**Objetivo do exercício**
Por favor, copie sem nenhuma alteração o trecho do texto sobre a antropologia que começa nas palavras "Mas qual a utilidade" e vai até "existe pra isso).", inclusive.

**Texto para leitura**
Mas qual a utilidade disso para a população? Não, esta pesquisa não produz uma
vacina; assim como ela não trará benefícios econômicos; menos ainda afetará
politicamente nossa sociedade. Por outro lado, ela é ainda pior: não servirá
como serve, atualmente, a arte e a cultura para aliviar a dor do isolamento;
nem reduzirá a ansiedade, a depressão ou qualquer outra coisa (afinal,
a nobre psicologia existe pra isso).
Então,
pra que serve a antropologia, especificamente? Ousadamente, diria que ela
contribuirá para todas as áreas científicas mencionadas acima, pois ela está
preocupada em compreender os modos pelos quais um conjunto de famílias viveu a
experiência de lidar com uma pandemia como a de Covid-19. Como minha “amostra”
(as famílias selecionadas para o estudo) é composta por famílias variadas, de geração, idade,
profissão, classe, gênero, raça, religião, formação, produzirei um conhecimento
sobre os meses que acompanharei essas famílias, sistematizando suas diferentes
formas de lidar com a pandemia no formato de um relato textual (minha tese de
doutorado, artigos, seminários, debates...).

Itens armazenados de uma coleção
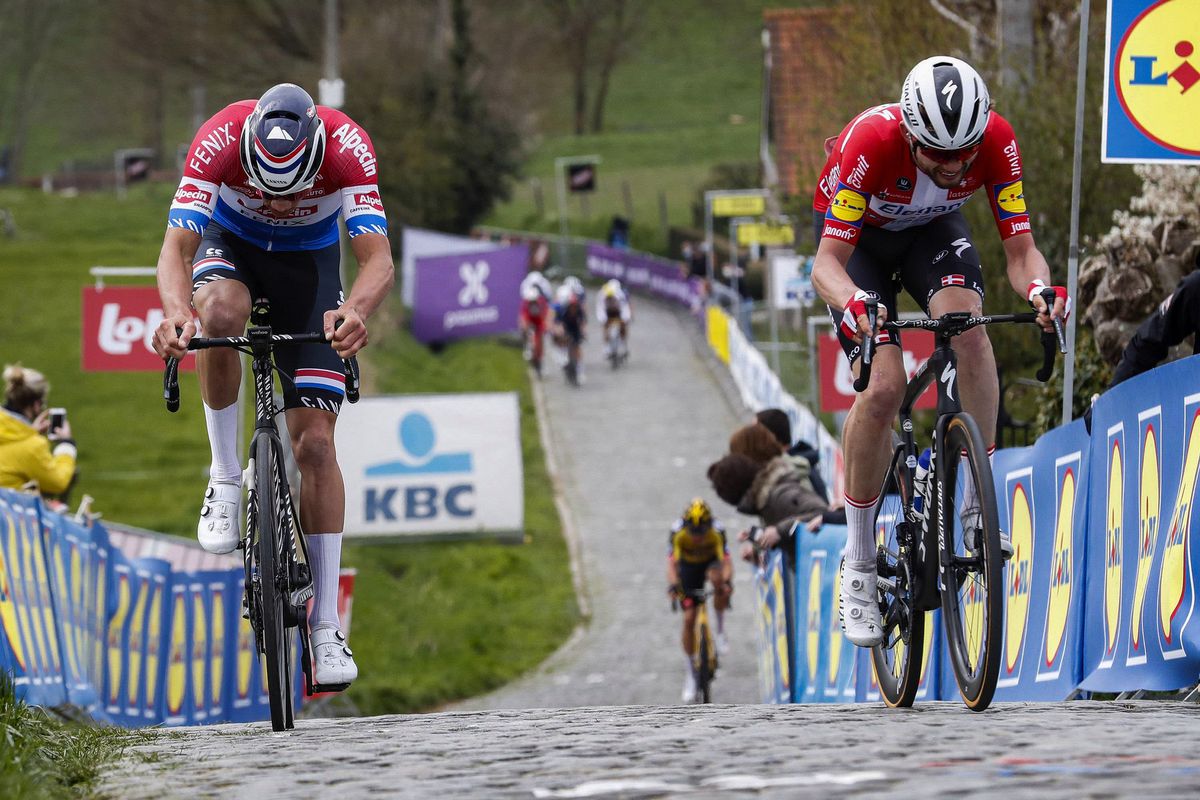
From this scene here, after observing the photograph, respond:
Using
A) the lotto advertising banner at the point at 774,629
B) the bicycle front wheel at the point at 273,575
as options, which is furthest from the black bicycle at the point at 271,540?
the lotto advertising banner at the point at 774,629

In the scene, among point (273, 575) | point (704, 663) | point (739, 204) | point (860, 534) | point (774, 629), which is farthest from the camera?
point (739, 204)

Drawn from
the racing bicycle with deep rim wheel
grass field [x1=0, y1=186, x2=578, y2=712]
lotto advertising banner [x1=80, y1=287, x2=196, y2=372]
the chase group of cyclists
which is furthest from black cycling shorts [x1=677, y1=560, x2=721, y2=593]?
the chase group of cyclists

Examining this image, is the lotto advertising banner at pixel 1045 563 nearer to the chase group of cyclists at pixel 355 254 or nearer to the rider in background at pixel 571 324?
the chase group of cyclists at pixel 355 254

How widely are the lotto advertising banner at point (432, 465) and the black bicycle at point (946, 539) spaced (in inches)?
656

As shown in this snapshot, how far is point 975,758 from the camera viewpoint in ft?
14.3

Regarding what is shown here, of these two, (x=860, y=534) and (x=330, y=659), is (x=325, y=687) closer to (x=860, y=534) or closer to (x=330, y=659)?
(x=330, y=659)

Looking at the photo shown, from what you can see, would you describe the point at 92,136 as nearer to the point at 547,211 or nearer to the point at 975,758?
the point at 547,211

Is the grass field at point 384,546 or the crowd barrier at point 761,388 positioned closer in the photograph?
the grass field at point 384,546

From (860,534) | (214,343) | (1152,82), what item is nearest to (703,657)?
(1152,82)

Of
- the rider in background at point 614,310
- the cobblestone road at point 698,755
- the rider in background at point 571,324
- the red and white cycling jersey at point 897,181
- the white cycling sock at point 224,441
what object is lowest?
the cobblestone road at point 698,755

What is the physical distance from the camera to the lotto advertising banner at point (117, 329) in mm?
20734

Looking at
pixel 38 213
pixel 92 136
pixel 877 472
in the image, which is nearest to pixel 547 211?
pixel 38 213

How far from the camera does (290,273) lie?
6613 mm

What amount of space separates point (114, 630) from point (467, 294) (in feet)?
101
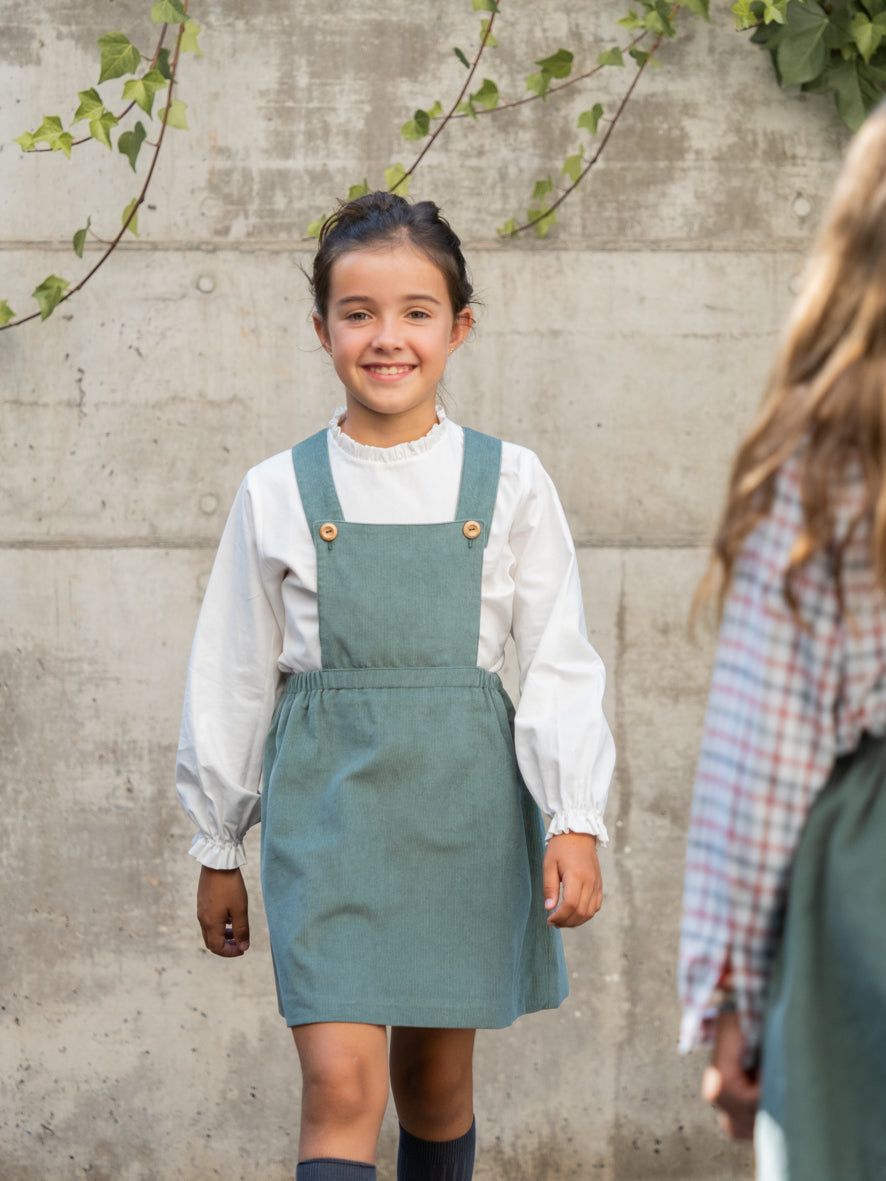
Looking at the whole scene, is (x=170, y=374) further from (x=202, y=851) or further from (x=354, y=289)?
(x=202, y=851)

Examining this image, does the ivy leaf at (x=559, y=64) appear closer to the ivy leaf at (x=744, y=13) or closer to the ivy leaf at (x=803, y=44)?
the ivy leaf at (x=744, y=13)

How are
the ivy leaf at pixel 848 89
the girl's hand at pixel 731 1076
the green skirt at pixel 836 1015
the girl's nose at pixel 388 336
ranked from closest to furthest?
the green skirt at pixel 836 1015 < the girl's hand at pixel 731 1076 < the girl's nose at pixel 388 336 < the ivy leaf at pixel 848 89

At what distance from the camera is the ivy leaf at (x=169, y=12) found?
8.38 feet

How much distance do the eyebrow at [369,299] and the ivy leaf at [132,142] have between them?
832 millimetres

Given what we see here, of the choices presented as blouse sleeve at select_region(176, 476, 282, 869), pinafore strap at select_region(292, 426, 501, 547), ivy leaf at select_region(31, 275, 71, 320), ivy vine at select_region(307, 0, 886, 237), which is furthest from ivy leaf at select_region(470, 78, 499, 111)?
blouse sleeve at select_region(176, 476, 282, 869)

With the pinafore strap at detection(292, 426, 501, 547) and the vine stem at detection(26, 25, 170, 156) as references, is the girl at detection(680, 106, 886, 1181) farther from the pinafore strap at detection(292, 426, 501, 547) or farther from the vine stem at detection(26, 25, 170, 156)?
the vine stem at detection(26, 25, 170, 156)

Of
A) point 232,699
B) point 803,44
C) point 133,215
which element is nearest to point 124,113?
point 133,215

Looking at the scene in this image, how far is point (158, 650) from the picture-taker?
9.61ft

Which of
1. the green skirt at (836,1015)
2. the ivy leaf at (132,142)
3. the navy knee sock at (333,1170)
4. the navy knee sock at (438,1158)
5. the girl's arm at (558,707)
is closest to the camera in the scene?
the green skirt at (836,1015)

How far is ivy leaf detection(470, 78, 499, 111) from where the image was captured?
2.80 metres

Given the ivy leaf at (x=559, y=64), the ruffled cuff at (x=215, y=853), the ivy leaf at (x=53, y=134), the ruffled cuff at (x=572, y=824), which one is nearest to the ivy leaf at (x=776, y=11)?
the ivy leaf at (x=559, y=64)

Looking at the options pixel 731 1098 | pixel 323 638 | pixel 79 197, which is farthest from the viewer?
pixel 79 197

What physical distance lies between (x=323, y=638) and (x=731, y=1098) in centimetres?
102

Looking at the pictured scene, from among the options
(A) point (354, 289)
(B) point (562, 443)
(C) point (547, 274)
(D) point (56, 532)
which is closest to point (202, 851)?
(A) point (354, 289)
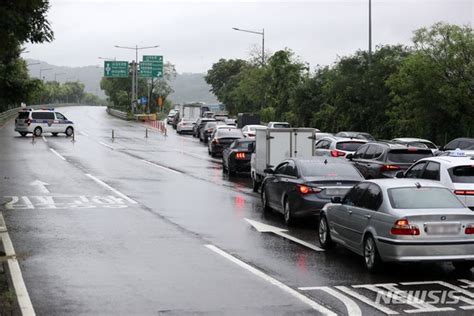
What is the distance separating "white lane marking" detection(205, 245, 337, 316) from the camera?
8875 mm

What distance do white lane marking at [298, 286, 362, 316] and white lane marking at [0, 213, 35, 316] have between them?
3.58 m

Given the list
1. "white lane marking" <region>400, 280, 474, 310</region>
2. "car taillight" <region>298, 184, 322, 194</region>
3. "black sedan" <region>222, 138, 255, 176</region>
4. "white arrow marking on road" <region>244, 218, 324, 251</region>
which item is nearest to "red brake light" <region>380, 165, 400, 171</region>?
"white arrow marking on road" <region>244, 218, 324, 251</region>

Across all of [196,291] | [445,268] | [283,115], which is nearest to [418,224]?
[445,268]

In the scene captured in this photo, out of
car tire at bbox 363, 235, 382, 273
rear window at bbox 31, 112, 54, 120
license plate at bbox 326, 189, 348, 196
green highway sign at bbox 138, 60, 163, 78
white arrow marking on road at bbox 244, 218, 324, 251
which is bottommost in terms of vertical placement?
white arrow marking on road at bbox 244, 218, 324, 251

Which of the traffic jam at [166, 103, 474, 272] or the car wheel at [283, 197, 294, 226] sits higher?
the traffic jam at [166, 103, 474, 272]

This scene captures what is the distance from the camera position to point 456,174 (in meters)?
14.7

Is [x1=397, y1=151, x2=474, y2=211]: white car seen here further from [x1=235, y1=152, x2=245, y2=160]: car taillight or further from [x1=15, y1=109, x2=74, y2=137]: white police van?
[x1=15, y1=109, x2=74, y2=137]: white police van

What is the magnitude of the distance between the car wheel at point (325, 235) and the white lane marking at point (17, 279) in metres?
5.26

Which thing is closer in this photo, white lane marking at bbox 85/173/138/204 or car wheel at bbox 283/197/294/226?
car wheel at bbox 283/197/294/226

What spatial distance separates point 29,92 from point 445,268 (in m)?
49.8

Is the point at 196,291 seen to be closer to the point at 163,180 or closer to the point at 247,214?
the point at 247,214

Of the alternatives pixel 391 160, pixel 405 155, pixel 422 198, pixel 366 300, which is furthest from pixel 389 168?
pixel 366 300

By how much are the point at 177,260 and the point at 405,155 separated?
36.5ft

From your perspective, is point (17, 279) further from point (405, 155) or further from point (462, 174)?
point (405, 155)
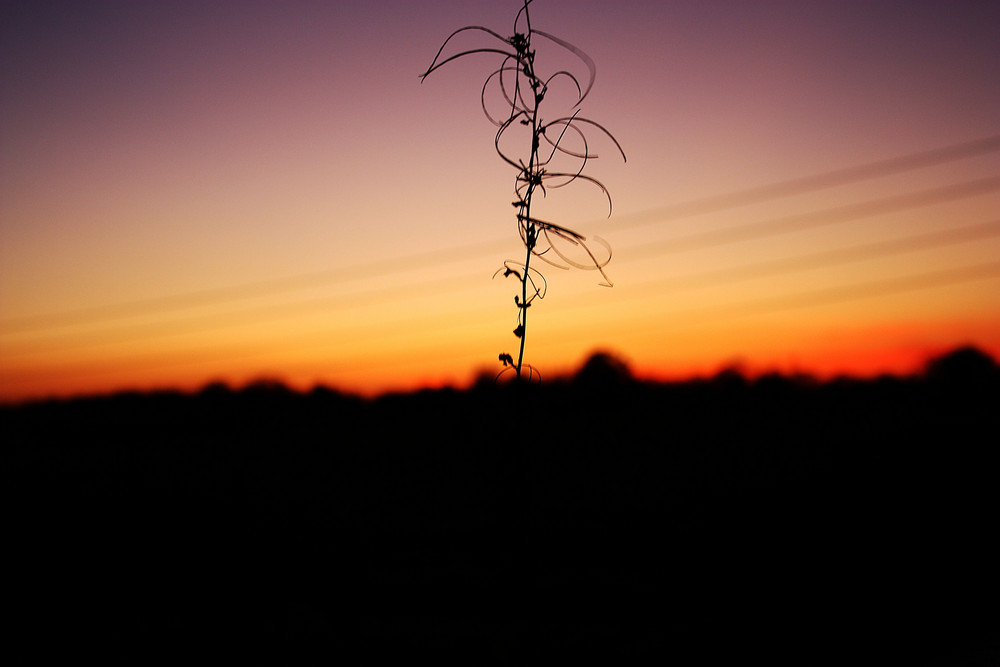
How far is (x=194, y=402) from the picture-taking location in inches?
552

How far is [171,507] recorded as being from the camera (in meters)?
9.96

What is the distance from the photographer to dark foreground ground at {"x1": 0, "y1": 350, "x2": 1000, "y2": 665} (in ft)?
10.2

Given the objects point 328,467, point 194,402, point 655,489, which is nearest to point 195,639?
point 655,489

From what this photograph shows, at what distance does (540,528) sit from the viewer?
15.5 feet

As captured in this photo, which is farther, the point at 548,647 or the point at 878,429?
the point at 878,429

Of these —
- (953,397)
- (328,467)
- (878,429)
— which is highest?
(953,397)

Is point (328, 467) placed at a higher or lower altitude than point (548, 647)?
higher

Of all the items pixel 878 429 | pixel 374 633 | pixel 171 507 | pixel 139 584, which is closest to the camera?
pixel 374 633

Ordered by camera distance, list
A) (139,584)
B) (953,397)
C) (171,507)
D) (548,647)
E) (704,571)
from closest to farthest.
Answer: (548,647) < (704,571) < (139,584) < (953,397) < (171,507)

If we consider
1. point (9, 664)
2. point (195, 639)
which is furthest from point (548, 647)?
point (9, 664)

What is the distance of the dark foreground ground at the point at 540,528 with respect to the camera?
310 cm

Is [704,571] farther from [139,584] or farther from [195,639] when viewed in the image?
[139,584]

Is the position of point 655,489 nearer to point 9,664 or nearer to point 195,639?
point 195,639

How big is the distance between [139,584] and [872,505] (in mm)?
7268
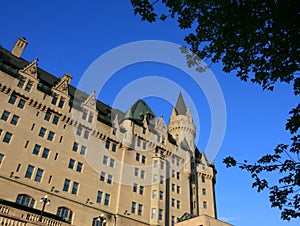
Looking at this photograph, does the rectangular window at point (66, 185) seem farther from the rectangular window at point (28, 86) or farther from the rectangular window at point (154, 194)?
the rectangular window at point (154, 194)

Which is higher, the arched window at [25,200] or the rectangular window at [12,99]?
the rectangular window at [12,99]

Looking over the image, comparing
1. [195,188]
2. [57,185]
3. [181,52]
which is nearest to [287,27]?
[181,52]

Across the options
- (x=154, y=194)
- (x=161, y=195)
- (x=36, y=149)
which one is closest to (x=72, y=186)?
(x=36, y=149)

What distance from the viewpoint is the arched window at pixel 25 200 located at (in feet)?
119

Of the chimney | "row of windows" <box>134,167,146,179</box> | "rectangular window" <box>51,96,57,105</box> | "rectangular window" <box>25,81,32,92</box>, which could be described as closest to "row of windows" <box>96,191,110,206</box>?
"row of windows" <box>134,167,146,179</box>

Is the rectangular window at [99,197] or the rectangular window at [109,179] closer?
the rectangular window at [99,197]

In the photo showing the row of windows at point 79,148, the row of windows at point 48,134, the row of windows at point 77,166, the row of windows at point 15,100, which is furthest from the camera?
the row of windows at point 79,148

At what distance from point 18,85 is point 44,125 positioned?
7367 millimetres

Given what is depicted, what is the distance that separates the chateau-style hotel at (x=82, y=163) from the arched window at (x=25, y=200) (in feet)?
0.16

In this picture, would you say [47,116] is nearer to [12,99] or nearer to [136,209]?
[12,99]

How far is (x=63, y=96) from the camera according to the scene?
159 feet

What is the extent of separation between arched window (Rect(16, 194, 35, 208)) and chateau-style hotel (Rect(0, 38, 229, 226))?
50 mm

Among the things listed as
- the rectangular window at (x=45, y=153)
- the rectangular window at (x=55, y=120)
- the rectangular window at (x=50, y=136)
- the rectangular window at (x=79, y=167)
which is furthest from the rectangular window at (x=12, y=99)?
the rectangular window at (x=79, y=167)

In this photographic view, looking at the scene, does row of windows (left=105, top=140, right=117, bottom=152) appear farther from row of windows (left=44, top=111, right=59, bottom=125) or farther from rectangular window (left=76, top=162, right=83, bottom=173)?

**Tarefa concluída**
Mas qual a utilidade disso para a população? Não, esta pesquisa não produz uma
vacina; assim como ela não trará benefícios econômicos; menos ainda afetará
politicamente nossa sociedade. Por outro lado, ela é ainda pior: não servirá
como serve, atualmente, a arte e a cultura para aliviar a dor do isolamento;
nem reduzirá a ansiedade, a depressão ou qualquer outra coisa (afinal,
a nobre psicologia existe pra isso).